> **EXCERPTED PASSAGE**
+ + +
`f8f0c8a`

Plan Sprint 19 policy accountability work

Authored by

espadonne 1 month ago

SHA: f8f0c8aa69955fe4a6496fb0f166c2de4f0ce95d
Parents: 18026a3
Tree: 7d710aa

2 changed files

Status	File	+	-
M	`.docs/sprints/index.md`	4	0
A	`.docs/sprints/sprint19.md`	163	0

.docs/sprints/index.mdmodified

  - [Sprint 18](sprint18.md) — Shell Minimalism, Completion Contract, and Runtime Policy Trace
 +## Phase 17: Facade Finalization and Policy Accountability
++
 +- [Sprint 19](sprint19.md) — Facade Finalization, Continuation Hardening, and Unified Policy Timeline
++
  ## Working principles
  - Each sprint must end with stronger runtime reliability, not just more features.

.docs/sprints/sprint19.mdadded

 +# Sprint 19: Facade Finalization, Continuation Hardening, and Unified Policy Timeline
++
 +## Prerequisites
++
 +Sprint 18
++
 +## Goals
++
 +Take the next honest contraction after Sprint 18: finish thinning the public shell where it still reads like runtime glue, harden the last continuation heuristics that can still feel like soft rescue behavior, and unify the scattered policy/debug surfaces into one clearer operator story.
++
 +Sprint 18 changed the shape of the remaining debt in a useful way:
++
 +- completion policy is now explicit, persisted, and inspectable
 +- public-shell helpers now own steering, session install/load, event-emitter normalization, and capability-refresh decisions
 +- `src/loader/agent/loop.py` is materially thinner
 +- but `Agent` still owns the public entrypoints and launcher glue
 +- completion traces and workflow traces now both exist, but they are still separate operator surfaces
 +- Loader still keeps bounded continuation nudges for some non-mutating tasks, and those nudges are explicit now but not yet deeply justified
++
 +Sprint 19 should stay reference-guided, not reference-submissive.
++
 +The standard remains:
++
 +- use claw-code to sharpen runtime seams, policy ownership, and explicit lifecycle contracts
 +- use OMX to sharpen follow-through, verifier pressure, and operator-facing runtime accountability
 +- do not add a feature just because the refs have it
 +- do pursue changes when the refs reveal that Loader is still too soft, too implicit, or too hard to audit
++
 +`audit.txt` is still not the roadmap. It is useful only as a guardrail against sliding back into wrapper-heavy cleanup and soft model rescue behavior.
+ + +
> **DATA SHOWN**
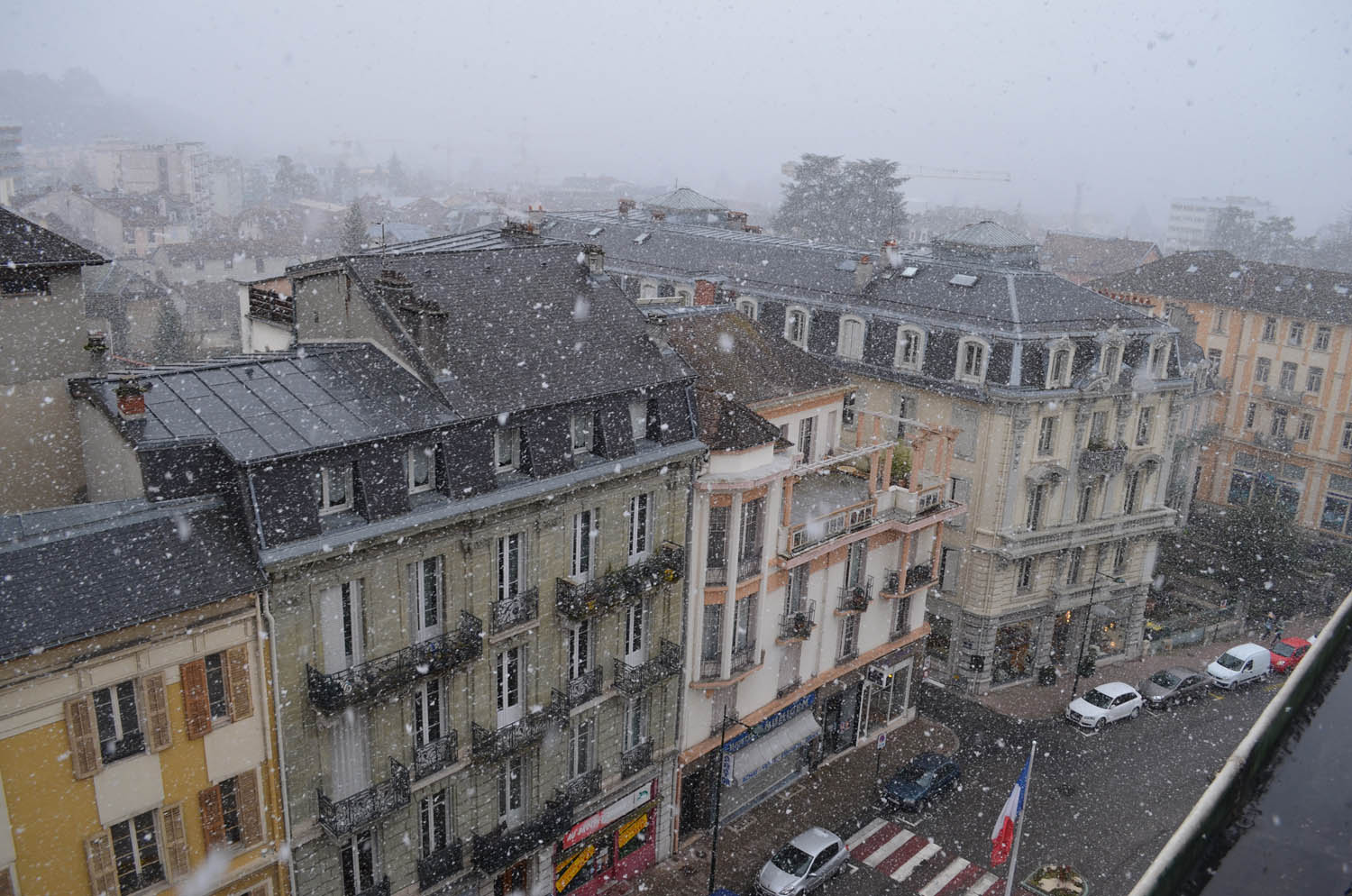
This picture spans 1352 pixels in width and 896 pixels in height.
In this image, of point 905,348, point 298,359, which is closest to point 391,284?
point 298,359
+ + +
Rewrite the part of the commit starting at "- [Sprint 18](sprint18.md)" and ending at "just more features.", with "Facade" changed to "Interface".

> **FULL RESPONSE**
- [Sprint 18](sprint18.md) — Shell Minimalism, Completion Contract, and Runtime Policy Trace
 +## Phase 17: Interface Finalization and Policy Accountability
++
 +- [Sprint 19](sprint19.md) — Interface Finalization, Continuation Hardening, and Unified Policy Timeline
++
  ## Working principles
  - Each sprint must end with stronger runtime reliability, not just more features.